**PROBLEM STATEMENT:** Reproduce the listing exactly. Omit pictures.

**AVAILABLE DATA:**
- - -

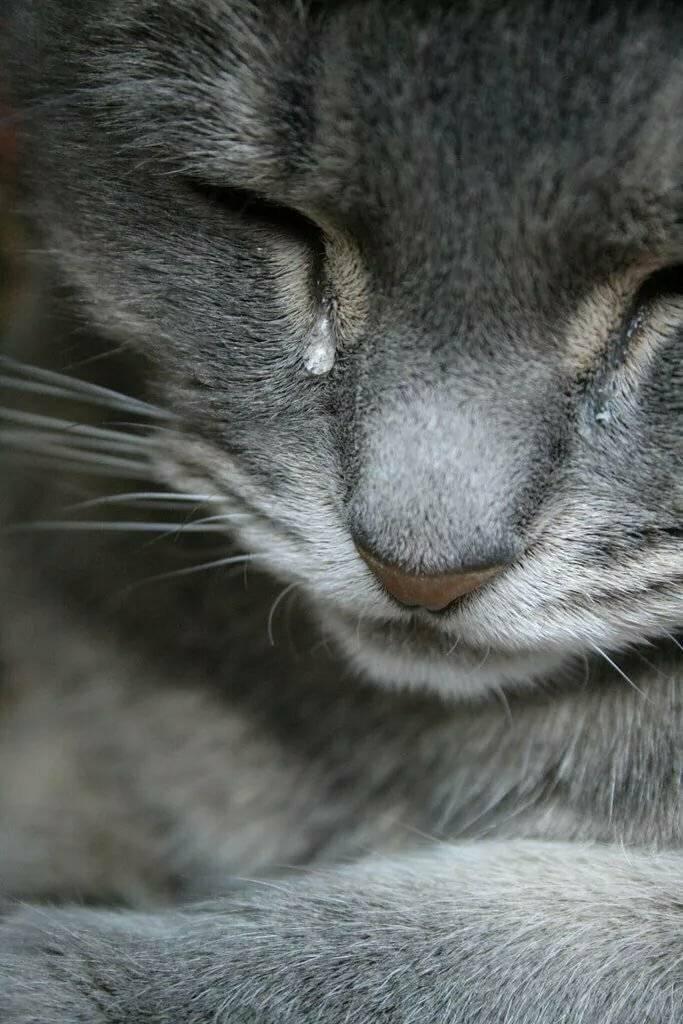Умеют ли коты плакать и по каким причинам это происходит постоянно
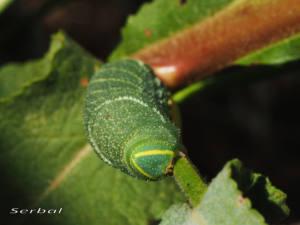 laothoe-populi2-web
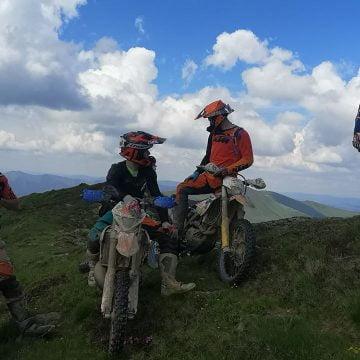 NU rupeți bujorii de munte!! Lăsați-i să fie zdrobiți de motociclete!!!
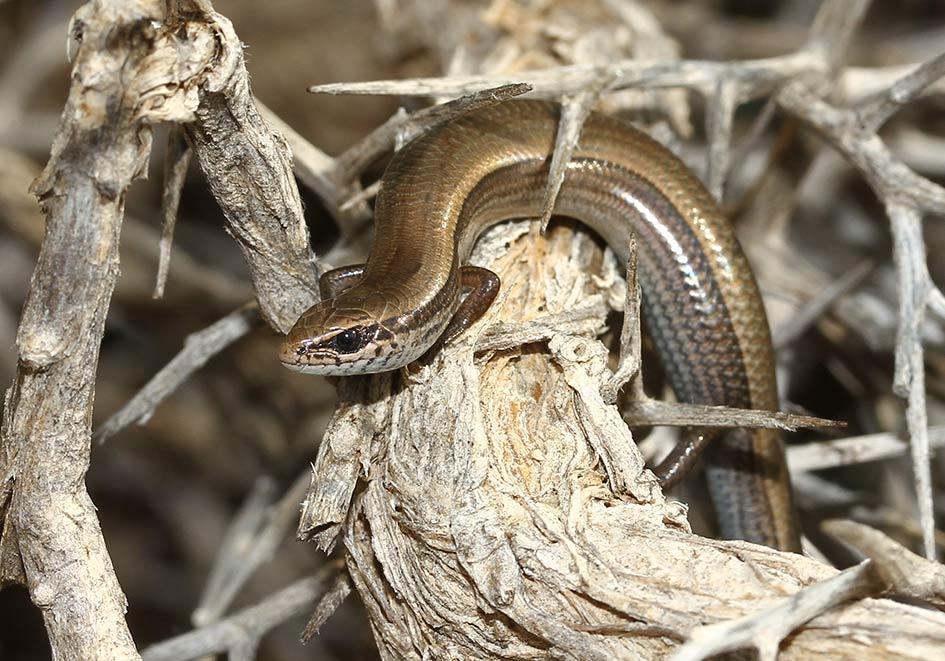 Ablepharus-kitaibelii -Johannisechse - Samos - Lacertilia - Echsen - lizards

- - -

**OUTPUT OF THE EXERCISE:**
Умеют ли коты плакать и по каким причинам это происходит постоянно
 laothoe-populi2-web
 NU rupeți bujorii de munte!! Lăsați-i să fie zdrobiți de motociclete!!!
 Ablepharus-kitaibelii -Johannisechse - Samos - Lacertilia - Echsen - lizards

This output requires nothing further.